▶ [Requisitos da tarefa] Por favor, prossiga com o texto sobre a democracia ateniense a partir da última frase apresentada.

▶ [Texto fornecido]
============
Olá, parabéns!
Acabou de ganhar a lotaria,
só que o prémio não é dinheiro
nem um cruzeiro luxuoso,
é um lugar no parlamento nacional
do seu país.
E você não é a única feliz premiada.
Todos os seus colegas legisladores
foram escolhidos do mesmo modo.
Isto pode parecer uma forma estranha
de formar um governo,
quanto mais uma democracia.
As eleições são a epítome
da democracia, não são?
Os antigos atenienses, que inventaram
essa palavra, tinham outra opinião.
As eleições desempenhavam um papel menor
na democracia ateniense.
A maior parte dos cargos
eram preenchidos à sorte,
de entre um grupo de cidadãos voluntários.
Ao contrário das democracias
representativas que são hoje comuns,
em que os eleitores elegem os líderes
para fazerem as leis e tomarem
as decisões, em seu nome,
a cidade de Atenas do século V a.C.,
era uma democracia direta
que encorajava uma ampla participação
segundo o princípio de "ho boulomenos",
ou seja, "quem quiser".
Isso significava que qualquer dos cerca
de 30 000 cidadãos elegíveis
podia participar na "ecclesia",
uma assembleia geral
que reunia várias vezes por mês.
Em princípio, qualquer dos 6000
que apareciam em cada sessão,
tinha o direito de se dirigir
aos seus concidadãos,
propor uma lei,
ou mover uma ação judicial pública.
============
▶ [Dados apresentados]

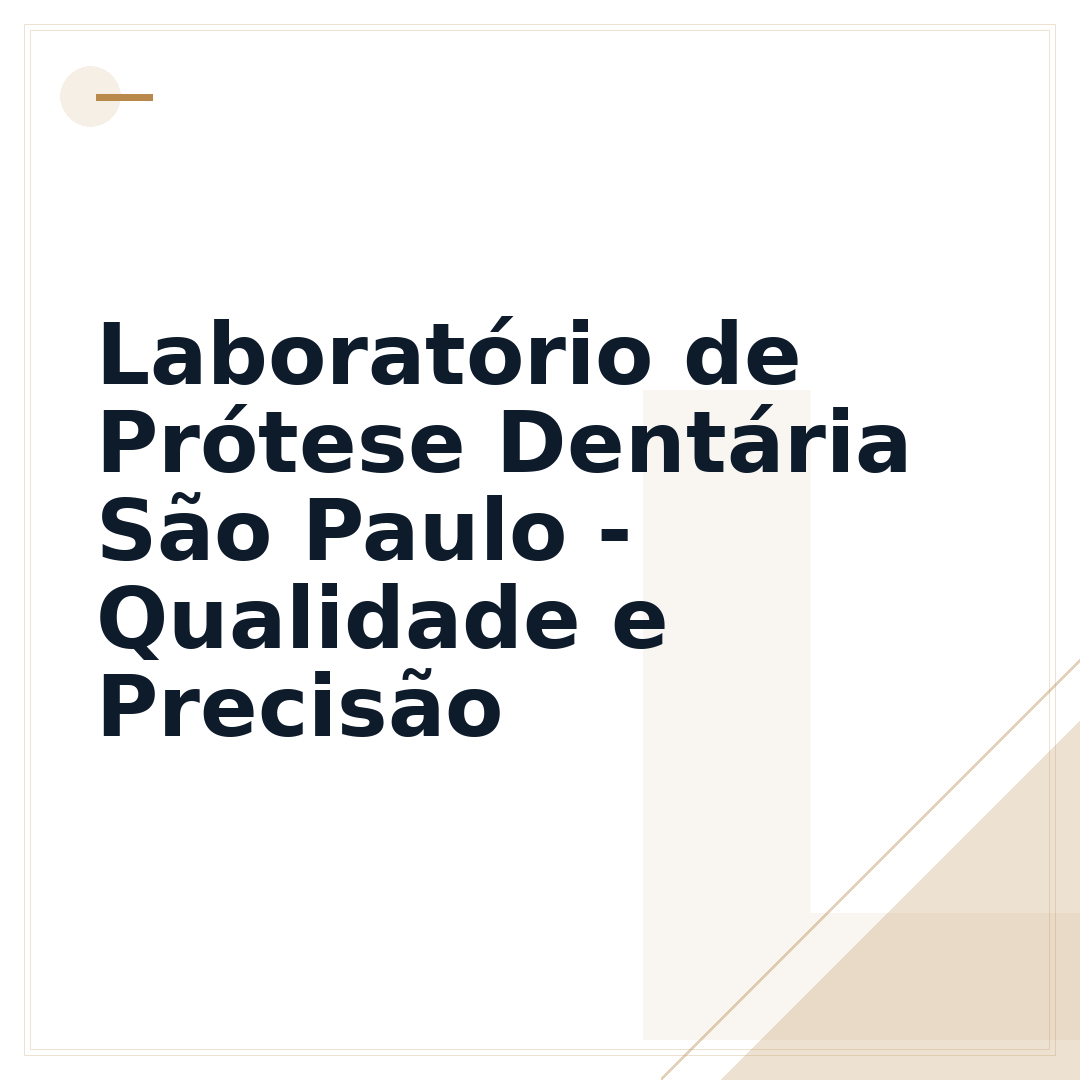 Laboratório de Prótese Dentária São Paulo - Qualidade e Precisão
============
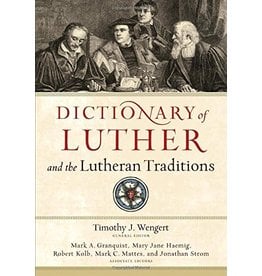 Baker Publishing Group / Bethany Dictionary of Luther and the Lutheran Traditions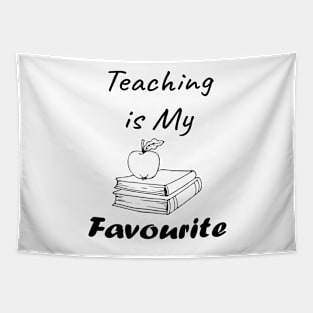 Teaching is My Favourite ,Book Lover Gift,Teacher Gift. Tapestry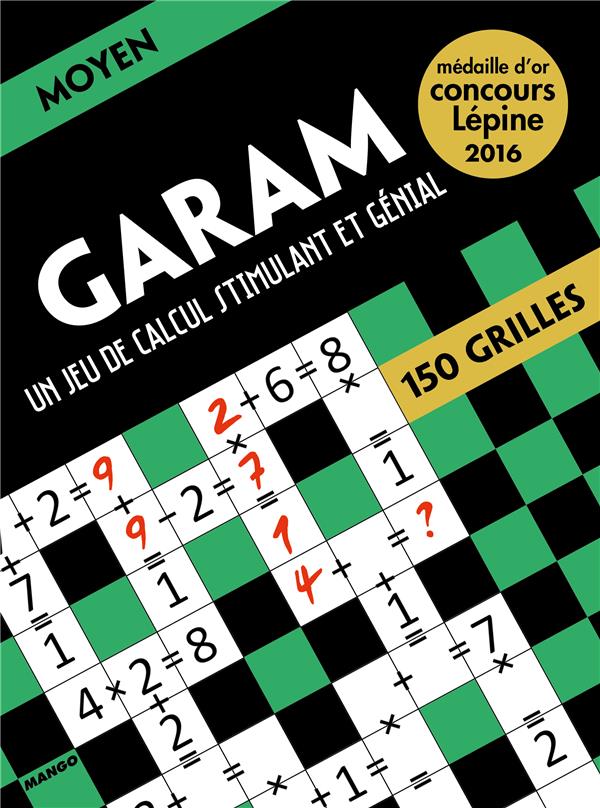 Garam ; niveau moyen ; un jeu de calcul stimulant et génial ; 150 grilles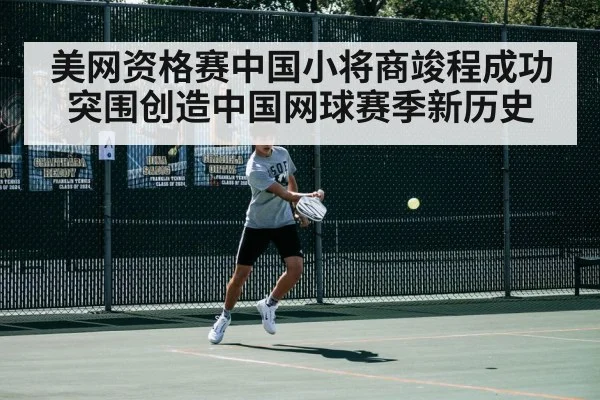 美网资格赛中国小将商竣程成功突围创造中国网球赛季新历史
============
▶ [Resposta ao problema]
Claro que uma multidão de 6000 pessoas
a quererem falar ao mesmo tempo
não podia constituir um governo eficaz.
Por isso o sistema ateniense
também contava
com um conselho governativo
de 500 membros
chamado a "Boulé".
A "Boulé" estabelecia a agenda
e avaliava as propostas,
para além de centenas
de jurados e magistrados
que tratavam de questões legais.
Em vez de serem eleitas ou nomeadas,
as pessoas nestes cargos
eram escolhidas à sorte.
Este processo de escolha aleatória
é conhecida por "sortes".
Os únicos cargos preenchidos por eleição
eram os que exigiam
conhecimentos especializados
como os generais.
Mas estes eram considerados aristocratas,
no sentido de "governo pelos melhores",
em oposição às democracias,
"governo por muitos".
Como é que apareceu este sistema?
A democracia nasceu em Atenas
após longos períodos
de tensão social e política
marcados por conflitos entre os nobres.
Os poderes, outrora reservado às elites,
tal como falar na assembleia
e contar os votos,
foram alargados aos cidadãos vulgares.
A capacidade de cidadãos vulgares
desempenharem essas tarefas
tornou-se uma característica fundamental
da ideologia democrática de Atenas.
Mais do que um privilégio,
a participação cívica era um dever
de todos os cidadãos,
em que as sortes
e os estritos limites de mandato
impediam que se formassem
classes dirigentes ou partidos políticos.
Segundo os padrões do século XXI,
o governo ateniense — de muitos —
excluía uma quantidade enorme de pessoas.
As mulheres, os escravos e os estrangeiros
não gozavam de cidadania plena.
Depois de retirarmos
os demasiado jovens para governar,
o grupo de atenienses elegíveis reduzia-se
a apenas 10-20% da população total.
Alguns antigos filósofos, como Platão,
denegriram esta forma de democracia,
como sendo anárquica e dirigida por loucos.
Mas esta palavra, atualmente,
tem associações tão positivas
que regimes muito diferentes
afirmam corporizá-la.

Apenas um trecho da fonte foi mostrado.